Follow these steps to install and run the RAG - Retrieval-Augmented Generation application locally:

  1. Clone the repository:
  2. git clone https://github.com/imadmaalouf02/RAG.git
  3. Install the dependencies:
  4. Make sure you have Python installed. You can install the required dependencies using the following command:

    pip install -r requirements.txt
  5. Alternative Conda installation:
  6. If you are using Conda as your environment manager, you can install Streamlit with:

    conda install -c conda-forge streamlit
  7. Run the application:
  8. Once all dependencies are installed, run the Streamlit app using:

    streamlit run app.py
  9. Access the app in your browser:
  10. After running the command, Streamlit will open the application in your default browser.
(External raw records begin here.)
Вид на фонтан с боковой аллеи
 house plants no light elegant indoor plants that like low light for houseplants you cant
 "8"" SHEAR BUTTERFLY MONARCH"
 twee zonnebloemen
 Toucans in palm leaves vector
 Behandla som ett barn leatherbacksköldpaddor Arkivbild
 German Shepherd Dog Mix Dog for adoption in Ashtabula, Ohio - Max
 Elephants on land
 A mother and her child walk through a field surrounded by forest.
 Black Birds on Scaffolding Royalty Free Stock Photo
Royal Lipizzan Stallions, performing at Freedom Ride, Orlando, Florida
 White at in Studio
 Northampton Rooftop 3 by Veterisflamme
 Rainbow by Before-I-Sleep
If not, you can access it by navigating to:

    http://localhost:8501

Step-by-Step Guide for Using the Application

  1. Upload your document:
  2. On the main page of the application, you will see an option to upload a PDF file. Use the file upload widget to select your document.

  3. Select the language model:
  4. Choose one of the available language models from the dropdown menu. The models include:

    • Llama 2: Ideal for general text generation and comprehension.
    • Mistral: Fast and efficient for text generation.
    • CodeLlama: Specialized for generating and understanding code.
    • Llama 3.1: Advanced model for more complex language tasks.
  5. Choose the task:
  6. Select the task you want to perform from the available options:

    • Summarization: Get a concise summary of the document.
    • Translation: Translate the document content to another language.
    • Question-Answering: Ask questions about the document and receive detailed responses.
  7. View the results:
  8. Once the task is complete, the output will be displayed on the same page. Depending on the task, you'll either see a summary, translation, or answers to your questions.